Check out this extra stripey perch .


----------



## PapawSmith (Feb 13, 2007)

Very nice! Those look just like the fat pigs we caught In North Dakota a couple weeks ago. Fishing was terrible, coldest week the have had in several years (my fault I’m sure, just for going there), but a few of the fish we caught were tanks. A woman in another group staying at the lodge caught one that was just over two pounds.


----------



## set-the-drag (Jan 13, 2013)

Were those from erie?


----------



## Carpn (Apr 5, 2004)

No . Saginaw bay . We haven't killed the walleye but we've got a bunch of those big perch


----------



## matticito (Jul 17, 2012)

PapawSmith said:


> Very nice!

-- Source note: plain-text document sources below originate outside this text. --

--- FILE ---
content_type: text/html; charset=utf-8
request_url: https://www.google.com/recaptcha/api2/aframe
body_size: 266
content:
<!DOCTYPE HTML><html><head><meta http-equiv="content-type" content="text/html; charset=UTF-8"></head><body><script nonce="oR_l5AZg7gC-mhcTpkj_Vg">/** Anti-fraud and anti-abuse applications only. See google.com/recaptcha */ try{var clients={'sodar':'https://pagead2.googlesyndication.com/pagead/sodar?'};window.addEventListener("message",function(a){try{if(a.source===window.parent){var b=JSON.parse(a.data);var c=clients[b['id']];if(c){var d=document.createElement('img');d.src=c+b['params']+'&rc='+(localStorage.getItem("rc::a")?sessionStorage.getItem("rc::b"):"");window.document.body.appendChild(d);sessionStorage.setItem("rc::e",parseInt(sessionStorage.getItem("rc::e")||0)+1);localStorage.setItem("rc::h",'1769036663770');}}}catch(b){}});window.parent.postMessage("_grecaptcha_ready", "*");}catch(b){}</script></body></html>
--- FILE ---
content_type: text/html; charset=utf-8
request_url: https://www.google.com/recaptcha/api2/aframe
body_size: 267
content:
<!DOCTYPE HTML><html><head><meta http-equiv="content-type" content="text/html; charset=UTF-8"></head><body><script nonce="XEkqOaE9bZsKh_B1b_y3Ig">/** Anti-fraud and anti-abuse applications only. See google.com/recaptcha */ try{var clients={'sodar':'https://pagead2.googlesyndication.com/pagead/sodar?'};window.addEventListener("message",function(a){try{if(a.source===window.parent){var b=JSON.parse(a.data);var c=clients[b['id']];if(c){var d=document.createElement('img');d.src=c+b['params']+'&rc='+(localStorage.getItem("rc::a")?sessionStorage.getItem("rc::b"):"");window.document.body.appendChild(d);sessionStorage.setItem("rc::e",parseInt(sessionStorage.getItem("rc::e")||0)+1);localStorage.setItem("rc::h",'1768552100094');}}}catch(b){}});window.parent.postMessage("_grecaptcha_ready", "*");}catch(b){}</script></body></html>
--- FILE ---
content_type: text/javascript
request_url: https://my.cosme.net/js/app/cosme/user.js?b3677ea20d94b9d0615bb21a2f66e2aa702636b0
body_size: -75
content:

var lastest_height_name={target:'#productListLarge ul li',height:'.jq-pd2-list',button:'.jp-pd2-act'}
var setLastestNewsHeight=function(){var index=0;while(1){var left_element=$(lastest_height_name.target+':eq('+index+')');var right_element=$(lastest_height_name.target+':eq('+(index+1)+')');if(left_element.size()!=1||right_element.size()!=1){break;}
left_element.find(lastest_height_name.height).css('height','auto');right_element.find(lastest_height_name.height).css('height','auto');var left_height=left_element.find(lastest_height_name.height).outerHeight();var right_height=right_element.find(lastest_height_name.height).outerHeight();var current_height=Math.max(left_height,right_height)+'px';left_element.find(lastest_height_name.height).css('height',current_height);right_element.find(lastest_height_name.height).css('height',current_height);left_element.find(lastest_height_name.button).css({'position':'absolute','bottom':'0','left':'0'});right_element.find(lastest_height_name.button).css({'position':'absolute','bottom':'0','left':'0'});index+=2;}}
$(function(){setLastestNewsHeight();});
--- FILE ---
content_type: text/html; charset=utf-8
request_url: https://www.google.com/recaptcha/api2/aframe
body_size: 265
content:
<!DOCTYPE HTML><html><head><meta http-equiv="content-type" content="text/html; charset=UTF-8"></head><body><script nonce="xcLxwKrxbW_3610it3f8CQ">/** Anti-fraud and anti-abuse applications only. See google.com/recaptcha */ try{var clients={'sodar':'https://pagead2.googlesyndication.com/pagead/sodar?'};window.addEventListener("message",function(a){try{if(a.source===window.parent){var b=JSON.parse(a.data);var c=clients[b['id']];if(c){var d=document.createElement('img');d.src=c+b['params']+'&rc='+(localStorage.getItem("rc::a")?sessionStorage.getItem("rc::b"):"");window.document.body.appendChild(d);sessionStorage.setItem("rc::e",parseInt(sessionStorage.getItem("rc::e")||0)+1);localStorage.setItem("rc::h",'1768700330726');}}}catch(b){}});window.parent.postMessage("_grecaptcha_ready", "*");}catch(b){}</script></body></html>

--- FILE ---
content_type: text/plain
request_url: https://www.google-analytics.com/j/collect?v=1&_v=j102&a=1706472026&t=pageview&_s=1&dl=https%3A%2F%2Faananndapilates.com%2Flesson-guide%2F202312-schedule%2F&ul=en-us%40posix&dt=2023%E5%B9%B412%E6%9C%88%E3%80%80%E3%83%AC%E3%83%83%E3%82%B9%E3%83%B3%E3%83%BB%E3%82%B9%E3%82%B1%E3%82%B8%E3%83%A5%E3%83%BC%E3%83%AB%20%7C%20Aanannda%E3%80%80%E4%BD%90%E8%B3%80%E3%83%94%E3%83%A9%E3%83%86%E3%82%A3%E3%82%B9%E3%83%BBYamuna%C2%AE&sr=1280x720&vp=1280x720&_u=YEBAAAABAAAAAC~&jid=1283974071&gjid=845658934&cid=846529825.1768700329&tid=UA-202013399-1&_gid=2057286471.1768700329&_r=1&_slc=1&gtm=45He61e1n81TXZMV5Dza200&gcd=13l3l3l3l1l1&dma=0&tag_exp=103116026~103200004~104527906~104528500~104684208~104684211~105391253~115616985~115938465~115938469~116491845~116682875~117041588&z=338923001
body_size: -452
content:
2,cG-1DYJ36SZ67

Those look just like the fat pigs we caught In North Dakota a couple weeks ago. Fishing was terrible, coldest week the have had in several years (my fault I’m sure, just for going there), but a few of the fish we caught were tanks. A woman in another group staying at the lodge caught one that was just over two pounds.


At least cold weather like those places you can have a nice shack with heat out on the lake. I really want to do that in Minnesota or somewhere


----------



## Kenlow1 (Jul 14, 2012)

Those are some nice perch for sure. I think I would take a bunch of those perch over walleye. Walleye fishin just around the corner.


----------